§ Problem details:
Copy the material below, substituting "in the slide" for each "on the slide" and changing nothing else. Leave the pictures out of your copy.

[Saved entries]
--- START ---

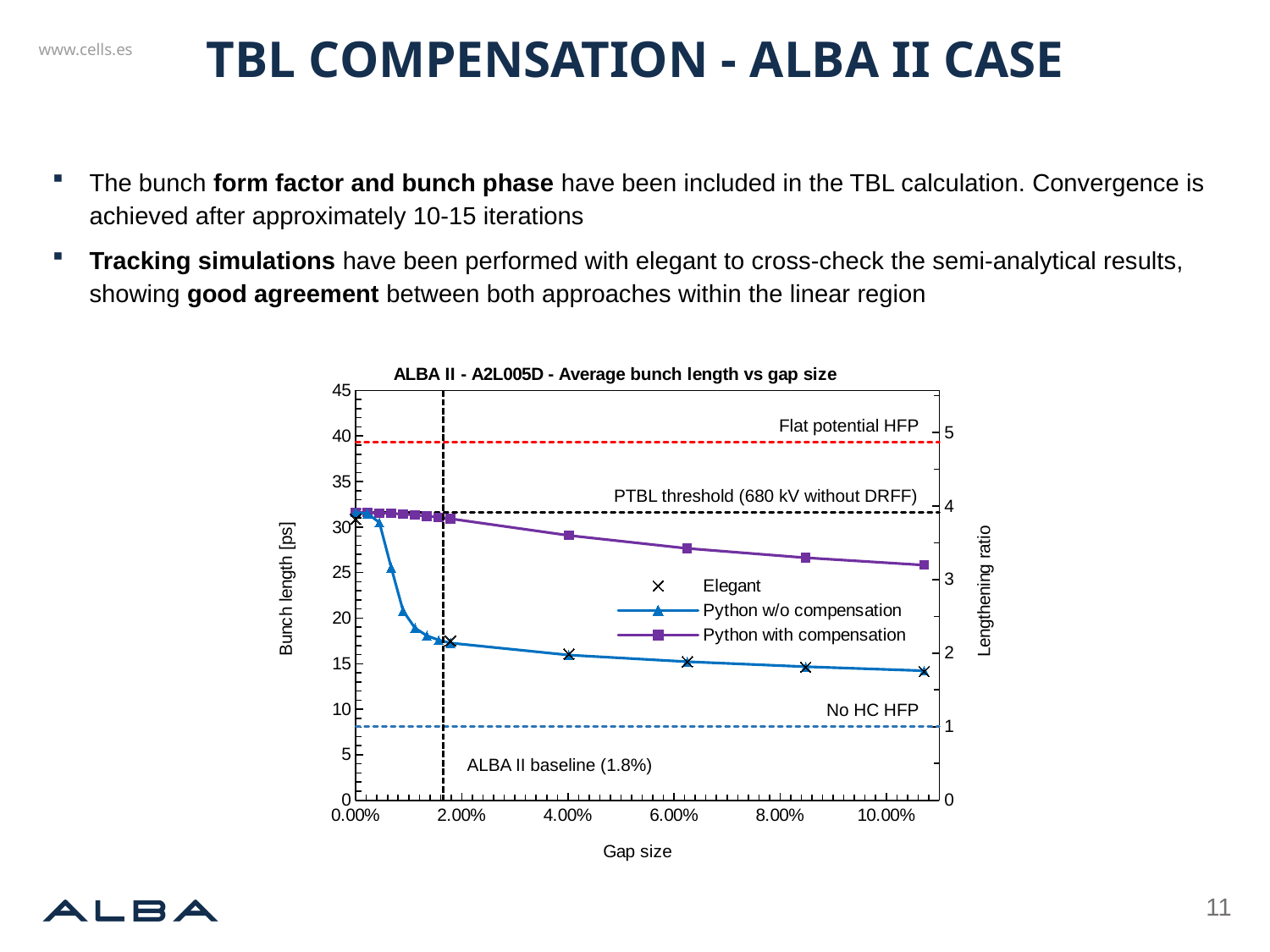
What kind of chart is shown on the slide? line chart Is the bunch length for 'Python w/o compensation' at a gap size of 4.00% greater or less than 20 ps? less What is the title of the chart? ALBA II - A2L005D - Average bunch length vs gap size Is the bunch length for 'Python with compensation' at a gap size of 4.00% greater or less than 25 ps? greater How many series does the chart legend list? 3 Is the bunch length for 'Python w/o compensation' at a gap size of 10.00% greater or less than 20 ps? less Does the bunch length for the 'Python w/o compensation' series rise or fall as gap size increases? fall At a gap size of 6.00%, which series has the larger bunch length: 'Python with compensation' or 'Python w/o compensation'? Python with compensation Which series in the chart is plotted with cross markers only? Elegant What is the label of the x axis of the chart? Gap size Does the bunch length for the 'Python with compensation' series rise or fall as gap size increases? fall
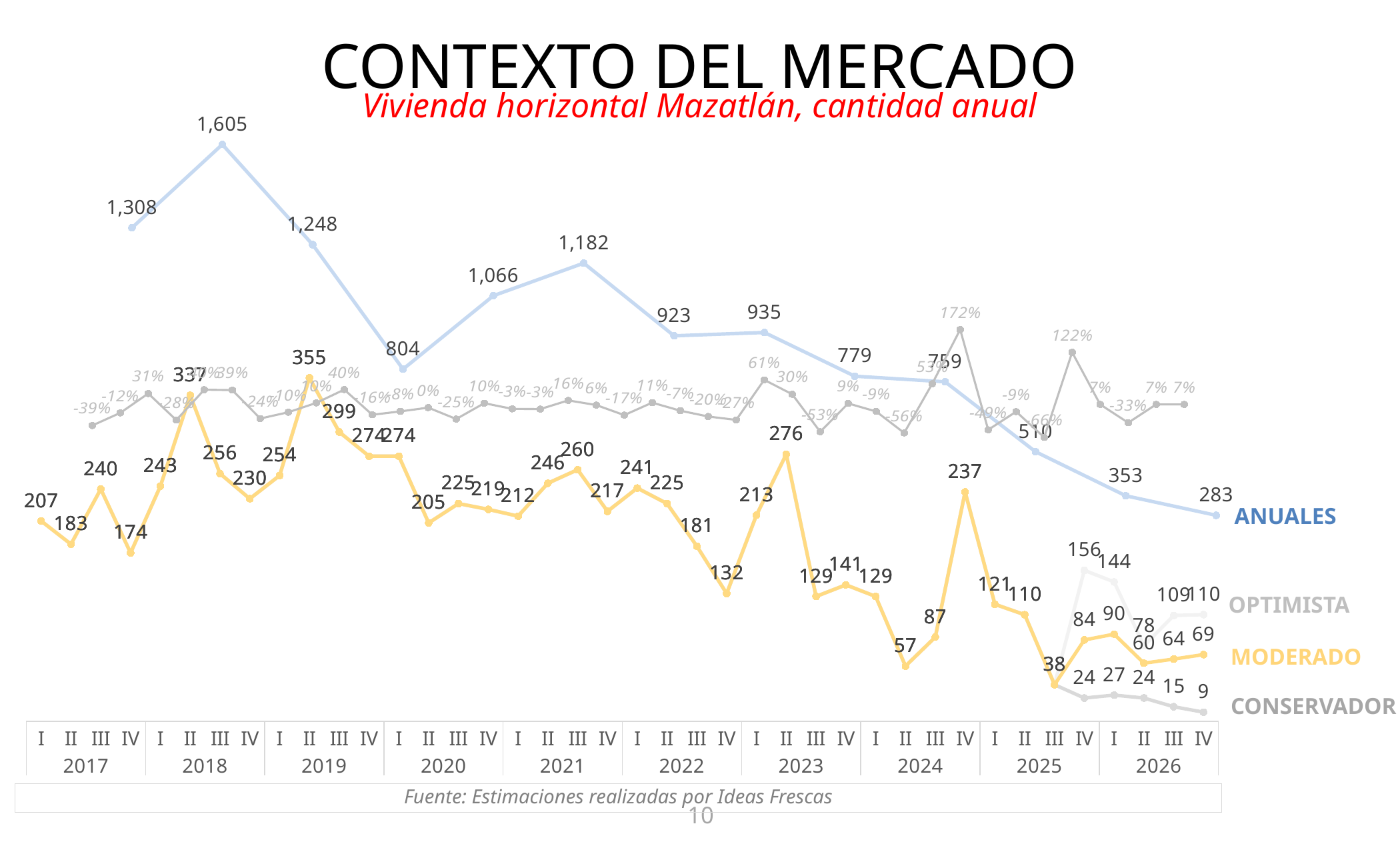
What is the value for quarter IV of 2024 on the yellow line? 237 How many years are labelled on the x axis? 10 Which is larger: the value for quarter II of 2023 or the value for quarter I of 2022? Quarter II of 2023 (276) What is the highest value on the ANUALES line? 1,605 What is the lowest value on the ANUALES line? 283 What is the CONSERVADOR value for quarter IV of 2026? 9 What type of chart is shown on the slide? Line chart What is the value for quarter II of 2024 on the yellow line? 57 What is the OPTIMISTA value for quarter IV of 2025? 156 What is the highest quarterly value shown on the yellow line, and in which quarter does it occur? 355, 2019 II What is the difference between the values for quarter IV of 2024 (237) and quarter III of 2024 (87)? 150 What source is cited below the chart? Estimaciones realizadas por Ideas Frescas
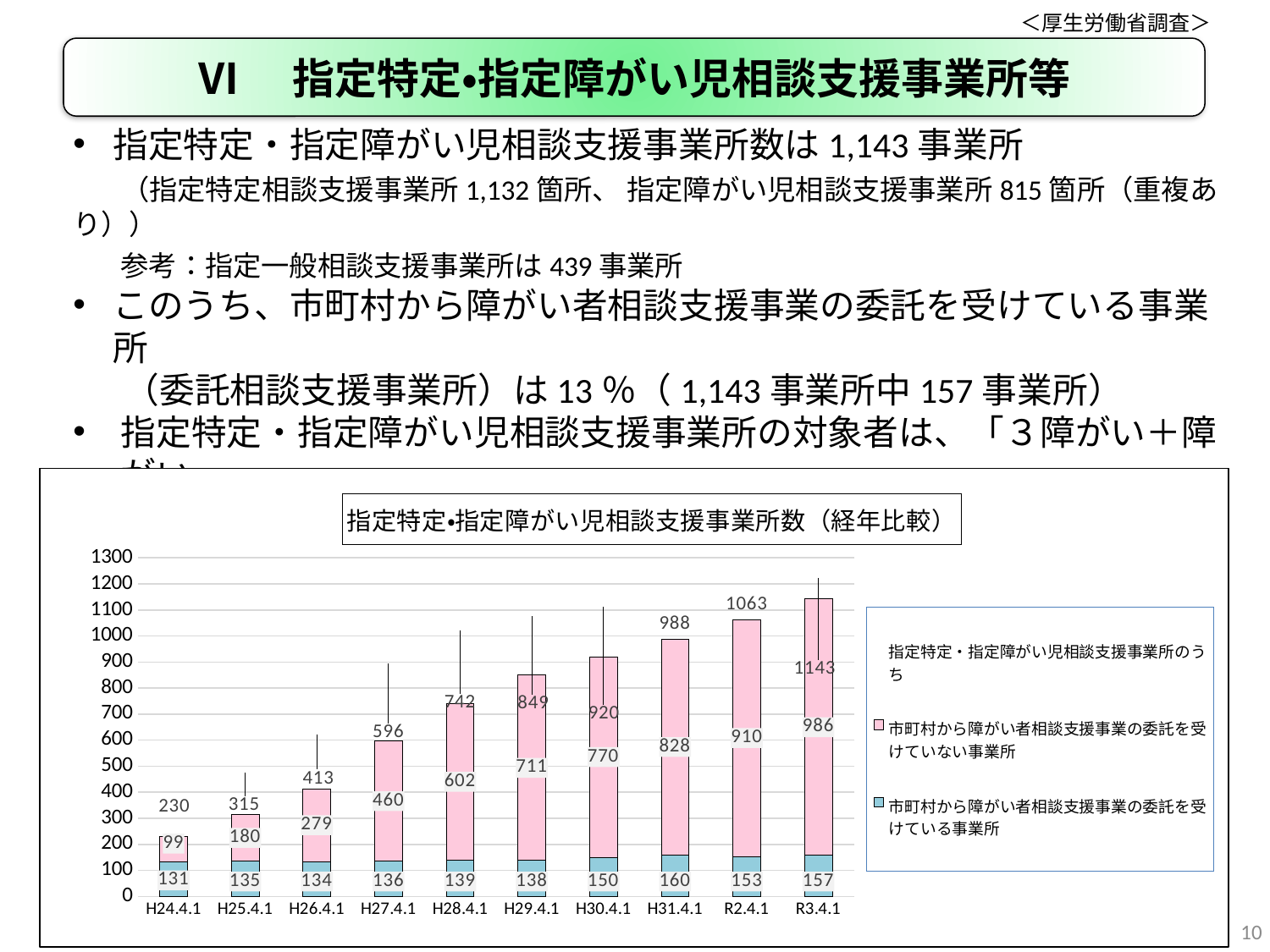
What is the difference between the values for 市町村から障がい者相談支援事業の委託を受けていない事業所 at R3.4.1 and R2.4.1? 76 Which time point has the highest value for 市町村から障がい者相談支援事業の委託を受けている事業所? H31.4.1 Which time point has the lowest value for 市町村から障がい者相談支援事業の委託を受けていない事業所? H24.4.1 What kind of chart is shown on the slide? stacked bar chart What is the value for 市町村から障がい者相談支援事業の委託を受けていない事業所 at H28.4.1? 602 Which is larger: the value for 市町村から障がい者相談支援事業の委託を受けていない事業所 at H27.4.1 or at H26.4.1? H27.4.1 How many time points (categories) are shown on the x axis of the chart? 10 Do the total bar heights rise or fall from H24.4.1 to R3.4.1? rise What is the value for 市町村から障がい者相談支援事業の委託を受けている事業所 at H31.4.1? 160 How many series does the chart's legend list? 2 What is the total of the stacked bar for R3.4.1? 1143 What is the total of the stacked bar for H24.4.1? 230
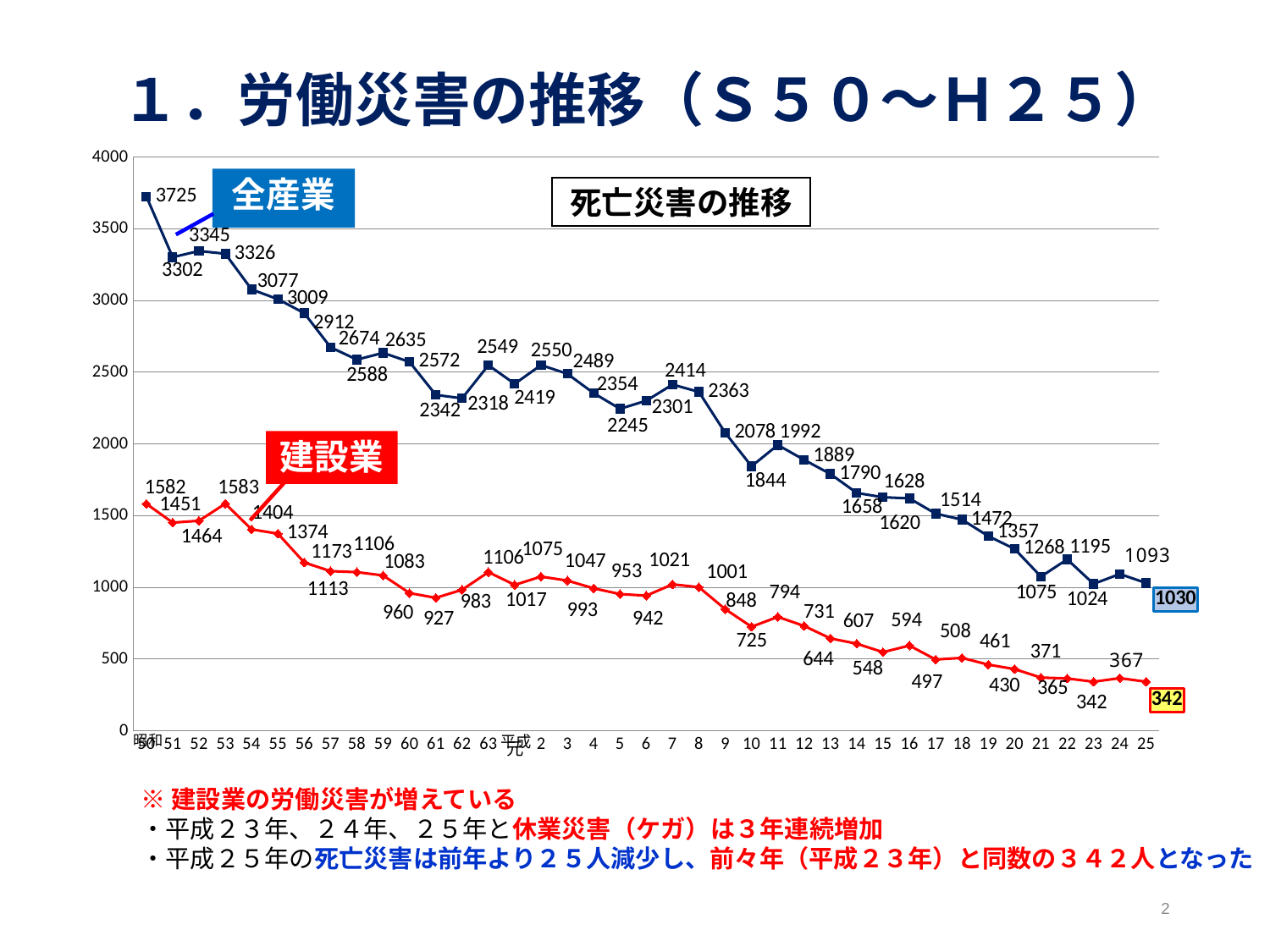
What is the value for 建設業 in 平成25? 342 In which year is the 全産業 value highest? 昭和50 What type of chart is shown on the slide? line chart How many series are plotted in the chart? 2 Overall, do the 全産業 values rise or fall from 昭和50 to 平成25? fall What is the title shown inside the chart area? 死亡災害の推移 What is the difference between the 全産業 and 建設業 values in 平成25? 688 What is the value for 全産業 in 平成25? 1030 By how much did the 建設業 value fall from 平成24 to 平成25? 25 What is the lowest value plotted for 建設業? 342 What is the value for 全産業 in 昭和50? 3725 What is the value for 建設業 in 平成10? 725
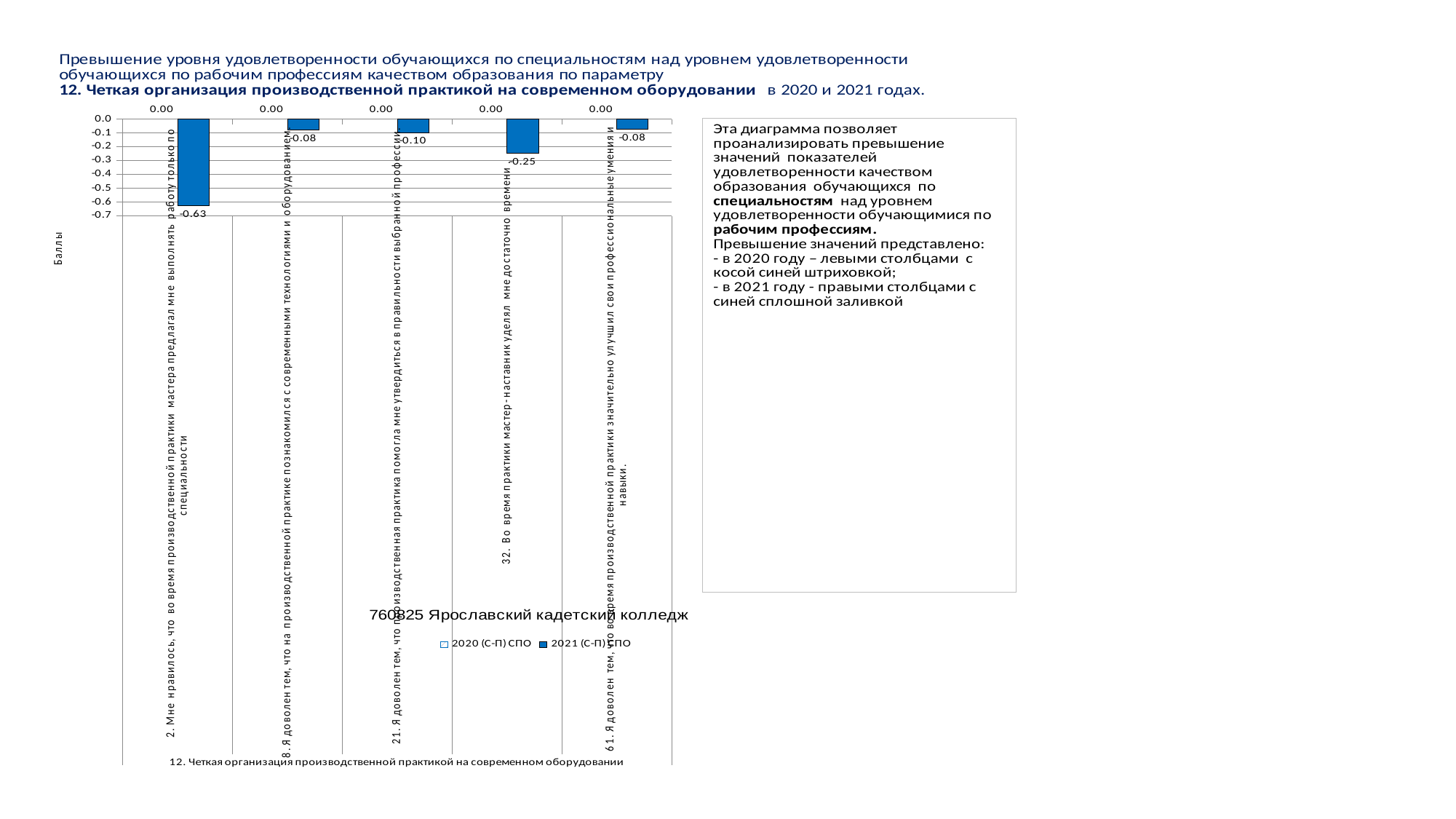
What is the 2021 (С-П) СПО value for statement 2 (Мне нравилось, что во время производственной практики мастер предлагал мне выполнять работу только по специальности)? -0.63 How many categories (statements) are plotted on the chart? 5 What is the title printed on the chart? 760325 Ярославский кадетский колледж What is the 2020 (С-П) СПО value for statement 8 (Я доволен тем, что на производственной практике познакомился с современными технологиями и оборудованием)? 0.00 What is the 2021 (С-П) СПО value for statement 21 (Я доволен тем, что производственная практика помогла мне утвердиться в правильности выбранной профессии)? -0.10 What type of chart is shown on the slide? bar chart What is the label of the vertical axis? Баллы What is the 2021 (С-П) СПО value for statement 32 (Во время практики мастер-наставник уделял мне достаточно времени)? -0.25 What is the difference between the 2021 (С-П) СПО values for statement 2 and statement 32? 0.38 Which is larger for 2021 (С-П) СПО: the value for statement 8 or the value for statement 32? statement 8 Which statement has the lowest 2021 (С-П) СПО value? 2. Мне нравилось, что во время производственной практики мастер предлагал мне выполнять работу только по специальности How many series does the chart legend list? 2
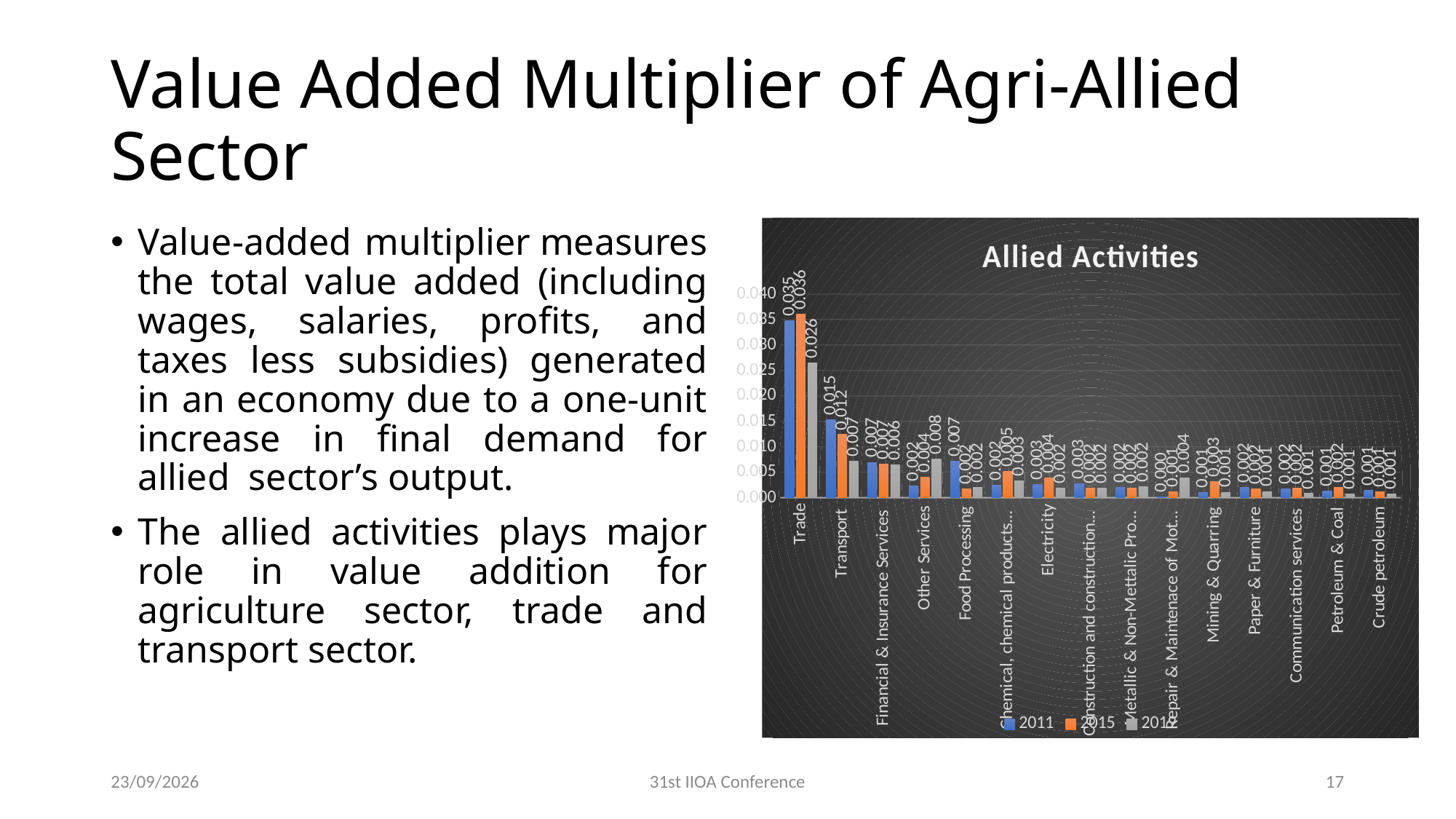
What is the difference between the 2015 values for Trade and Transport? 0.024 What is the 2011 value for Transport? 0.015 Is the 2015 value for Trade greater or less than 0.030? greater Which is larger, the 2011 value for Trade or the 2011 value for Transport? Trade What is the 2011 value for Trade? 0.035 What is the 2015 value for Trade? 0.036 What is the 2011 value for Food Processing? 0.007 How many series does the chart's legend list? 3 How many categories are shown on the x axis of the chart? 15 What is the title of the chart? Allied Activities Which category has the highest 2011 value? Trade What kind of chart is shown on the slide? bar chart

--- END ---

§ Result for this exercise:
What kind of chart is shown in the slide? line chart Is the bunch length for 'Python w/o compensation' at a gap size of 4.00% greater or less than 20 ps? less What is the title of the chart? ALBA II - A2L005D - Average bunch length vs gap size Is the bunch length for 'Python with compensation' at a gap size of 4.00% greater or less than 25 ps? greater How many series does the chart legend list? 3 Is the bunch length for 'Python w/o compensation' at a gap size of 10.00% greater or less than 20 ps? less Does the bunch length for the 'Python w/o compensation' series rise or fall as gap size increases? fall At a gap size of 6.00%, which series has the larger bunch length: 'Python with compensation' or 'Python w/o compensation'? Python with compensation Which series in the chart is plotted with cross markers only? Elegant What is the label of the x axis of the chart? Gap size Does the bunch length for the 'Python with compensation' series rise or fall as gap size increases? fall
What is the value for quarter IV of 2024 on the yellow line? 237 How many years are labelled on the x axis? 10 Which is larger: the value for quarter II of 2023 or the value for quarter I of 2022? Quarter II of 2023 (276) What is the highest value on the ANUALES line? 1,605 What is the lowest value on the ANUALES line? 283 What is the CONSERVADOR value for quarter IV of 2026? 9 What type of chart is shown in the slide? Line chart What is the value for quarter II of 2024 on the yellow line? 57 What is the OPTIMISTA value for quarter IV of 2025? 156 What is the highest quarterly value shown on the yellow line, and in which quarter does it occur? 355, 2019 II What is the difference between the values for quarter IV of 2024 (237) and quarter III of 2024 (87)? 150 What source is cited below the chart? Estimaciones realizadas por Ideas Frescas
What is the difference between the values for 市町村から障がい者相談支援事業の委託を受けていない事業所 at R3.4.1 and R2.4.1? 76 Which time point has the highest value for 市町村から障がい者相談支援事業の委託を受けている事業所? H31.4.1 Which time point has the lowest value for 市町村から障がい者相談支援事業の委託を受けていない事業所? H24.4.1 What kind of chart is shown in the slide? stacked bar chart What is the value for 市町村から障がい者相談支援事業の委託を受けていない事業所 at H28.4.1? 602 Which is larger: the value for 市町村から障がい者相談支援事業の委託を受けていない事業所 at H27.4.1 or at H26.4.1? H27.4.1 How many time points (categories) are shown on the x axis of the chart? 10 Do the total bar heights rise or fall from H24.4.1 to R3.4.1? rise What is the value for 市町村から障がい者相談支援事業の委託を受けている事業所 at H31.4.1? 160 How many series does the chart's legend list? 2 What is the total of the stacked bar for R3.4.1? 1143 What is the total of the stacked bar for H24.4.1? 230
What is the value for 建設業 in 平成25? 342 In which year is the 全産業 value highest? 昭和50 What type of chart is shown in the slide? line chart How many series are plotted in the chart? 2 Overall, do the 全産業 values rise or fall from 昭和50 to 平成25? fall What is the title shown inside the chart area? 死亡災害の推移 What is the difference between the 全産業 and 建設業 values in 平成25? 688 What is the value for 全産業 in 平成25? 1030 By how much did the 建設業 value fall from 平成24 to 平成25? 25 What is the lowest value plotted for 建設業? 342 What is the value for 全産業 in 昭和50? 3725 What is the value for 建設業 in 平成10? 725
What is the 2021 (С-П) СПО value for statement 2 (Мне нравилось, что во время производственной практики мастер предлагал мне выполнять работу только по специальности)? -0.63 How many categories (statements) are plotted on the chart? 5 What is the title printed on the chart? 760325 Ярославский кадетский колледж What is the 2020 (С-П) СПО value for statement 8 (Я доволен тем, что на производственной практике познакомился с современными технологиями и оборудованием)? 0.00 What is the 2021 (С-П) СПО value for statement 21 (Я доволен тем, что производственная практика помогла мне утвердиться в правильности выбранной профессии)? -0.10 What type of chart is shown in the slide? bar chart What is the label of the vertical axis? Баллы What is the 2021 (С-П) СПО value for statement 32 (Во время практики мастер-наставник уделял мне достаточно времени)? -0.25 What is the difference between the 2021 (С-П) СПО values for statement 2 and statement 32? 0.38 Which is larger for 2021 (С-П) СПО: the value for statement 8 or the value for statement 32? statement 8 Which statement has the lowest 2021 (С-П) СПО value? 2. Мне нравилось, что во время производственной практики мастер предлагал мне выполнять работу только по специальности How many series does the chart legend list? 2
What is the difference between the 2015 values for Trade and Transport? 0.024 What is the 2011 value for Transport? 0.015 Is the 2015 value for Trade greater or less than 0.030? greater Which is larger, the 2011 value for Trade or the 2011 value for Transport? Trade What is the 2011 value for Trade? 0.035 What is the 2015 value for Trade? 0.036 What is the 2011 value for Food Processing? 0.007 How many series does the chart's legend list? 3 How many categories are shown on the x axis of the chart? 15 What is the title of the chart? Allied Activities Which category has the highest 2011 value? Trade What kind of chart is shown in the slide? bar chart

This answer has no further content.